## start

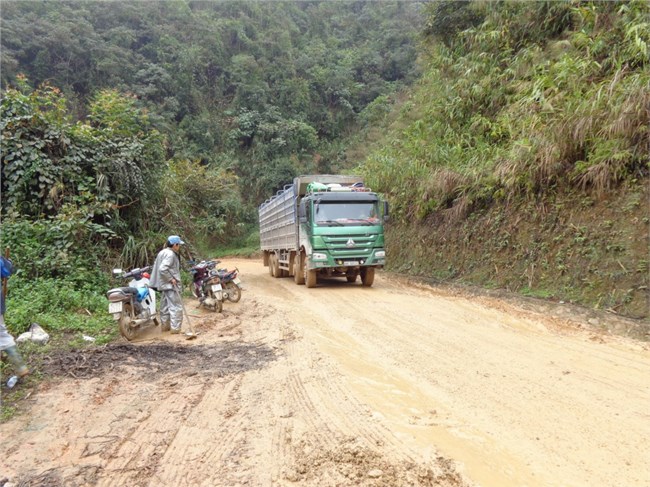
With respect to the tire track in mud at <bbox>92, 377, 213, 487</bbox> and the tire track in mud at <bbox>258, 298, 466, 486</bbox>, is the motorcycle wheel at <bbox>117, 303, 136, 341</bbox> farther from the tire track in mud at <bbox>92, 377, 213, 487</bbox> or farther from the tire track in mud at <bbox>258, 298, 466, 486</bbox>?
the tire track in mud at <bbox>258, 298, 466, 486</bbox>

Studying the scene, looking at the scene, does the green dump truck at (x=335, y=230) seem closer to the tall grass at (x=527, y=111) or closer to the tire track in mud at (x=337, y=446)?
the tall grass at (x=527, y=111)

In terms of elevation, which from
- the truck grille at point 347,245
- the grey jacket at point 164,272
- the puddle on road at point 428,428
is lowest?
the puddle on road at point 428,428

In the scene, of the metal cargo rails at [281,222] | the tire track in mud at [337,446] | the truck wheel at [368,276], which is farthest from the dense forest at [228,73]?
the tire track in mud at [337,446]

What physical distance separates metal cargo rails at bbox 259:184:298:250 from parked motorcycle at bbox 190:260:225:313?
392cm

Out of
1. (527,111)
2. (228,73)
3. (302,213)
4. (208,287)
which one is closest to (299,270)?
(302,213)

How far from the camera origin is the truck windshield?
36.8 feet

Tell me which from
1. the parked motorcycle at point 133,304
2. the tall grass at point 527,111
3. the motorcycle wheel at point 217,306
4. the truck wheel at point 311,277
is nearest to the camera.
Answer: the parked motorcycle at point 133,304

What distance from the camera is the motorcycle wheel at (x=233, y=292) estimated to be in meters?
9.55

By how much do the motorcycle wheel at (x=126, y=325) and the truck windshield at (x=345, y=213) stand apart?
18.5 feet

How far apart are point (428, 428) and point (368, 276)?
817 cm

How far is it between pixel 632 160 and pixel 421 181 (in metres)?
6.81

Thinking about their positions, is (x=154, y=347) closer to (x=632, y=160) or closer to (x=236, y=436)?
(x=236, y=436)

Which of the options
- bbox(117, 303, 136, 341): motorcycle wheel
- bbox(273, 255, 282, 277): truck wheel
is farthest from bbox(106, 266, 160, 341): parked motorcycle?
bbox(273, 255, 282, 277): truck wheel

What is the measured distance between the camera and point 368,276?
37.6 feet
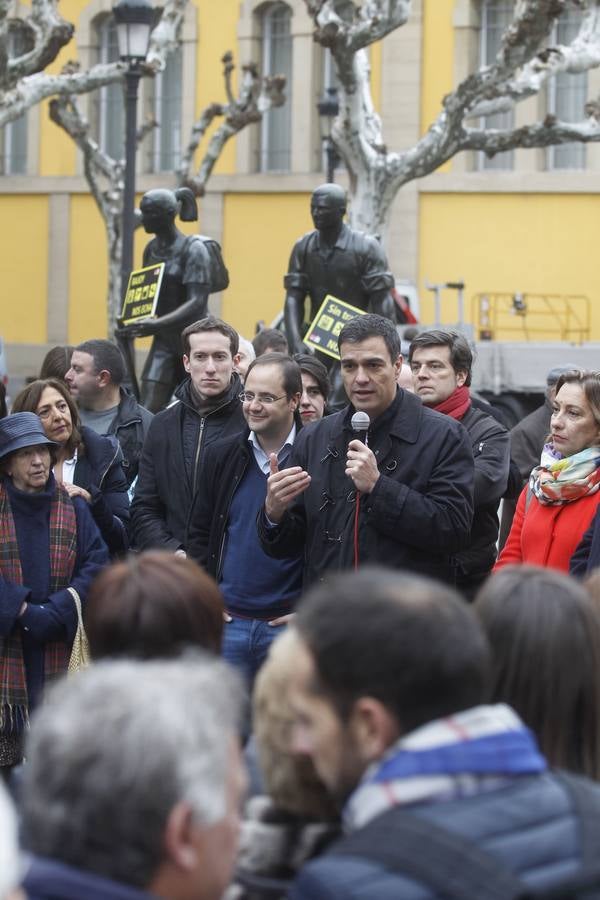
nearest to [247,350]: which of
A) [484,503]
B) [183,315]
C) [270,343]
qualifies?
[270,343]

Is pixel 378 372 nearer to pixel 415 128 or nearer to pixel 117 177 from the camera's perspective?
pixel 117 177

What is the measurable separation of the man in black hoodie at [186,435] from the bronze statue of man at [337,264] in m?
3.42

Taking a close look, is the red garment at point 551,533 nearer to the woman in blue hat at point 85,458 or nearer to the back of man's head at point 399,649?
the woman in blue hat at point 85,458

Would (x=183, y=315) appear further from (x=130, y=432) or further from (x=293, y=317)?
(x=130, y=432)

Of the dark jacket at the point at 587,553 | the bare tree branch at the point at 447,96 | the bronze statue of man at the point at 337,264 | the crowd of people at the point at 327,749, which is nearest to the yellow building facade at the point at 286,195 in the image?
the bare tree branch at the point at 447,96

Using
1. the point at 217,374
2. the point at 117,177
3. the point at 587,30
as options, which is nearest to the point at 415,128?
the point at 117,177

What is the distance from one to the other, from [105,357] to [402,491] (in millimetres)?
2931

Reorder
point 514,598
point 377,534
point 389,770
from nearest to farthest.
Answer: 1. point 389,770
2. point 514,598
3. point 377,534

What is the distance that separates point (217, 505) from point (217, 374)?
2.98 ft

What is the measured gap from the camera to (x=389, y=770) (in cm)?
289

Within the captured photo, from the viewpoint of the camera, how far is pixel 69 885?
104 inches

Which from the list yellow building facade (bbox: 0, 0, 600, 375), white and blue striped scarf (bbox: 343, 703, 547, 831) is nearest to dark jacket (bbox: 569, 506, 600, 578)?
white and blue striped scarf (bbox: 343, 703, 547, 831)

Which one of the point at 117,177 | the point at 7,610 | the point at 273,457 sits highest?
the point at 117,177

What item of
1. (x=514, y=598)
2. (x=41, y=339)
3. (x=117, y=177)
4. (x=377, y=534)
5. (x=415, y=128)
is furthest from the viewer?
(x=41, y=339)
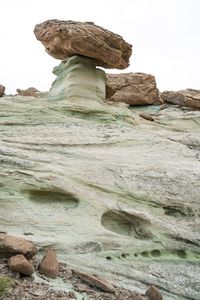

## end

#### [Task requirements]
Write out all of the data above word for word, leaving out the pictures.

#### [Result of the exercise]
With respect to the tire track in mud at <bbox>92, 377, 213, 487</bbox> and the tire track in mud at <bbox>258, 298, 466, 486</bbox>, is the motorcycle wheel at <bbox>117, 303, 136, 341</bbox> farther from the tire track in mud at <bbox>92, 377, 213, 487</bbox> or farther from the tire track in mud at <bbox>258, 298, 466, 486</bbox>?
the tire track in mud at <bbox>258, 298, 466, 486</bbox>

Studying the scene, looking at the scene, does the green dump truck at (x=335, y=230) seem closer to the tall grass at (x=527, y=111) or closer to the tire track in mud at (x=337, y=446)?
the tall grass at (x=527, y=111)

In terms of elevation, which from
- the truck grille at point 347,245
- the grey jacket at point 164,272
- the puddle on road at point 428,428
is lowest?
the puddle on road at point 428,428

In the scene, of the metal cargo rails at [281,222] | the tire track in mud at [337,446] | the truck wheel at [368,276], which is farthest from the dense forest at [228,73]?
the tire track in mud at [337,446]

What physical distance separates metal cargo rails at bbox 259:184:298:250 from parked motorcycle at bbox 190:260:225:313?
392cm

Out of
1. (527,111)
2. (228,73)
3. (302,213)
4. (208,287)
which one is closest to (299,270)?
(302,213)

How far from the camera origin is the truck windshield?
36.8 feet

Tell me which from
1. the parked motorcycle at point 133,304
2. the tall grass at point 527,111
3. the motorcycle wheel at point 217,306
4. the truck wheel at point 311,277
is nearest to the camera.
Answer: the parked motorcycle at point 133,304

What distance from the camera is the motorcycle wheel at (x=233, y=292) estimated to be in meters?
9.55

By how much do the motorcycle wheel at (x=126, y=325) and the truck windshield at (x=345, y=213) stand apart?
18.5 feet

How far apart are point (428, 428) and point (368, 276)?
817 cm

How far is it between pixel 632 160 and pixel 421 181 (in metres)?
6.81

Thinking about their positions, is (x=154, y=347) closer to (x=632, y=160) or closer to (x=236, y=436)?
(x=236, y=436)

Which of the options
- bbox(117, 303, 136, 341): motorcycle wheel
- bbox(273, 255, 282, 277): truck wheel
is farthest from bbox(106, 266, 160, 341): parked motorcycle?
bbox(273, 255, 282, 277): truck wheel

What is the measured distance between the camera and point 368,276?
37.6 feet
nearest to [247,350]: which of
A) [484,503]
B) [183,315]
C) [270,343]
qualifies?
[270,343]

Is pixel 378 372 nearer to pixel 415 128 or nearer to pixel 117 177 from the camera's perspective?
pixel 117 177

What is the measurable separation of the man in black hoodie at [186,435] from the bronze statue of man at [337,264] in m?
3.42

Taking a close look, is the red garment at point 551,533 nearer to the woman in blue hat at point 85,458 or nearer to the back of man's head at point 399,649?
the woman in blue hat at point 85,458

Would (x=183, y=315) appear further from (x=130, y=432) or further from (x=293, y=317)?
(x=130, y=432)

Of the dark jacket at the point at 587,553 | the bare tree branch at the point at 447,96 | the bronze statue of man at the point at 337,264 | the crowd of people at the point at 327,749, which is nearest to the yellow building facade at the point at 286,195 in the image?
the bare tree branch at the point at 447,96

Using
1. the point at 217,374
2. the point at 117,177
3. the point at 587,30
as options, which is nearest to the point at 415,128?
the point at 117,177

What is the distance from one to the other, from [105,357] to [402,491] (in millimetres)?
2931

Reorder
point 514,598
point 377,534
point 389,770
from nearest to farthest.
Answer: 1. point 389,770
2. point 514,598
3. point 377,534

What is the distance that separates point (217, 505) from point (217, 374)?
2.98 ft

What is the measured gap from the camera to (x=389, y=770) (in cm)?
289

Within the captured photo, from the viewpoint of the camera, how far is pixel 69 885?
104 inches

Which from the list yellow building facade (bbox: 0, 0, 600, 375), white and blue striped scarf (bbox: 343, 703, 547, 831) is nearest to dark jacket (bbox: 569, 506, 600, 578)?
white and blue striped scarf (bbox: 343, 703, 547, 831)

Which one of the point at 117,177 | the point at 7,610 | the point at 273,457 sits highest?
the point at 117,177

What item of
1. (x=514, y=598)
2. (x=41, y=339)
3. (x=117, y=177)
4. (x=377, y=534)
5. (x=415, y=128)
is furthest from the viewer?
(x=41, y=339)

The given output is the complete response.